What makes Ikat scarves different from printed scarves?
Ikat is a resist-dyeing technique applied to the yarn before weaving. The pattern is formed during weaving, it’s in the fibre itself, not applied to the surface. This creates the characteristic soft, feathered edge of Ikat patterns. It also means the colour won’t crack, peel, or fade the same way printed patterns can.
Are there spring scarves suitable for men?
Yes. The Heritage Pashmina® Ikat Scarves in the cooler, more earthy colourways, Coastal Mist, Azure Drift, Amber Ash Horizon, Saffron Smoke Lattice, work naturally in men’s wardrobes. Draping one over a jacket or looping loosely around the neck is all it takes.
How do I tie a spring scarf so it stays in place?
The Parisian knot is the most secure method for a casual but polished spring look. Fold the scarf in half, loop it around your neck, and pass both loose ends through the folded loop. Pull gently and adjust. It holds throughout the day without needing any pinning or adjustment.
What is the difference between a spring silk scarf and a wool-silk blend scarf?

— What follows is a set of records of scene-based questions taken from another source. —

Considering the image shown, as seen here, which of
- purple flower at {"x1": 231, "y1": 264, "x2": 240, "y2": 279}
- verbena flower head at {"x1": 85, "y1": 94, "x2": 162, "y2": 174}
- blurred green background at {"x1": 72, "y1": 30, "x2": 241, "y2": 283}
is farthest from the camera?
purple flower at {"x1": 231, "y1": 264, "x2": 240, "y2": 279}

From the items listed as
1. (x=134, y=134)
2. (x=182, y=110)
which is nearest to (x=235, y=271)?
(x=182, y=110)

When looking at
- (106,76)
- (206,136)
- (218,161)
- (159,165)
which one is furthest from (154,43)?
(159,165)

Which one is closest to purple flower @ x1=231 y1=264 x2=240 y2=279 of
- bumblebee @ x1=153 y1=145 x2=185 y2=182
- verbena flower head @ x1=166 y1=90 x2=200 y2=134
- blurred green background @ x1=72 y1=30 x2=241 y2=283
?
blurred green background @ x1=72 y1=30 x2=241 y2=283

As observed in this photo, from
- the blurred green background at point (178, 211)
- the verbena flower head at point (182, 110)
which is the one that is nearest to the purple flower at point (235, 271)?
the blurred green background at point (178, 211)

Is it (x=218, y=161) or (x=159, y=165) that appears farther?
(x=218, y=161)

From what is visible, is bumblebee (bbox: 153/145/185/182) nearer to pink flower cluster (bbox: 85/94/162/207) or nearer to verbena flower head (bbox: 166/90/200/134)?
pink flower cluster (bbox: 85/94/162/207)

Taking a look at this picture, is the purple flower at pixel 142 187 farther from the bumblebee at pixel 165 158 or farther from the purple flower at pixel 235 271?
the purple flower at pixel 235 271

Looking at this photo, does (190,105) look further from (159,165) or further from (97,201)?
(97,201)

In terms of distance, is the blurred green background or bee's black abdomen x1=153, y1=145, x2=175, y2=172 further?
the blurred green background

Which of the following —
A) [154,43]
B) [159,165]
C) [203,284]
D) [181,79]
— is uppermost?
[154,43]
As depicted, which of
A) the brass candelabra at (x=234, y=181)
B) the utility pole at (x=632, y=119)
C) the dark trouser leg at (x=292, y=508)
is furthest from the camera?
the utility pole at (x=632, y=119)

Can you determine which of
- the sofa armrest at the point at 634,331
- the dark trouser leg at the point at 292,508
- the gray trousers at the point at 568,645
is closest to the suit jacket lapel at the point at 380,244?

A pure silk scarf is lightweight and smooth but offers almost no warmth. A wool-silk blend, like the Feel The Air Scarf, adds just enough natural warmth from the wool to make it genuinely useful on cool spring days. The silk content still delivers the sheen and softness without making the piece purely decorative. For spring in the UK, a blend performs better than silk alone.